First the sugars were absorbed from the water by the sponges, then quickly shed in dead filter cells (choanocytes) - detritus which fell to the seabed.


Within two days, the same molecules were present in snails and other creatures feeding on the sediment containing sponge waste.


These snails are in turn eaten by larger animals, and so the cycle continues.


It was not only the speed, but the sheer volume of food turnover which took the authors by surprise - about 10 times more than bacteria recycle.


The sponge Halisarca caerulea for example takes up two-thirds of its body weight in dissolved carbon each day, but it barely grows in size - because old cells are shed to the seabed.

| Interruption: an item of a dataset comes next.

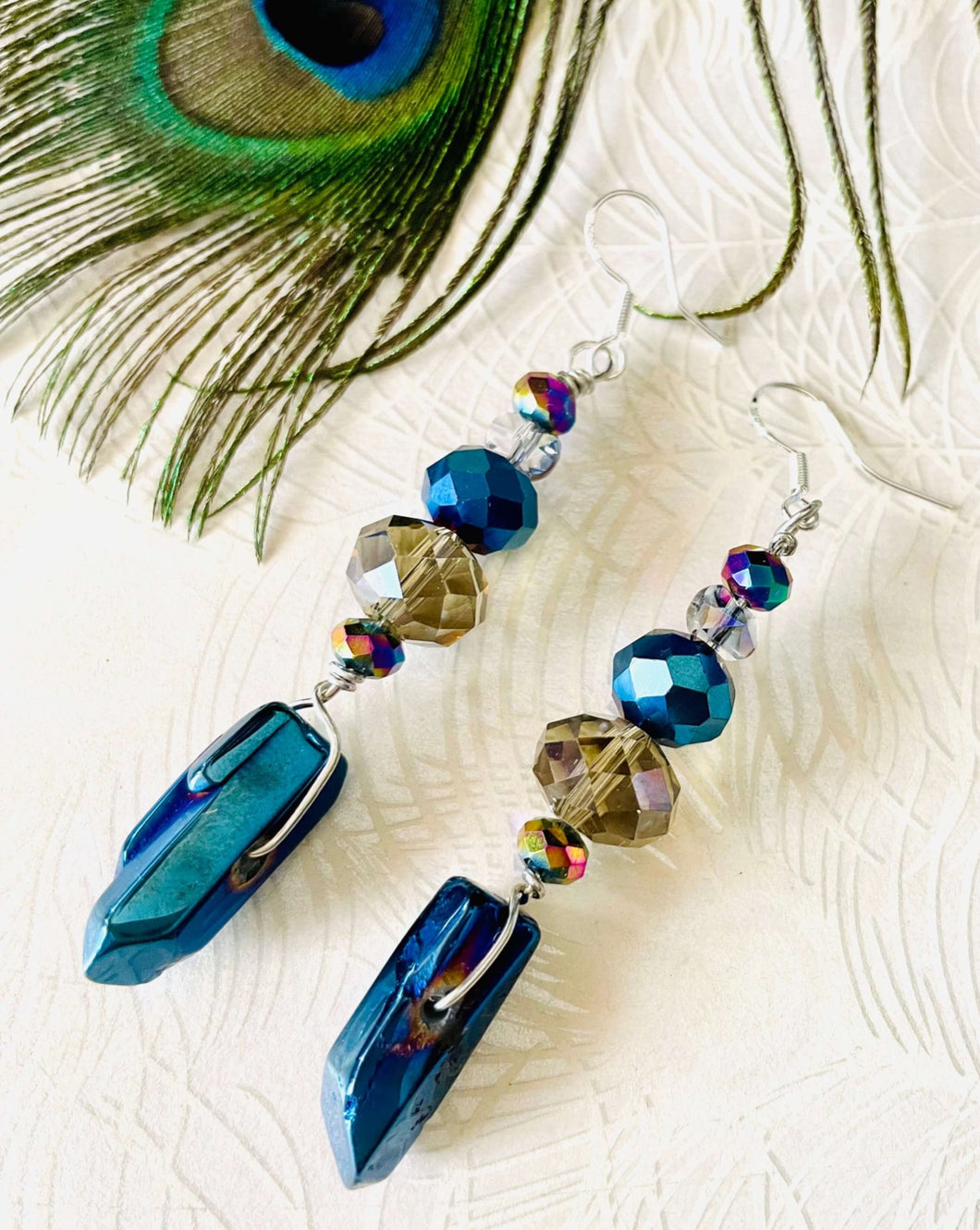 Iridescent blue raw quartz pointed stone earrings with Smokey quartz brown toned Swarovski crystal & sterling silver ear hooks on peacock feather patterned background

In total, the Dutch team estimated this "sponge loop" produced nearly as many nutrients as all the primary producers (corals and algae) in an entire tropical reef.


And other marine deserts, like deep-sea cold-water coral reefs or temperate Mediterranean reefs, may also rely on poriferans to recycle their nutrients.


By recognising sponges as lynchpins - the unheralded heroes of the reef - they hope to aid conservation efforts in these fragile havens.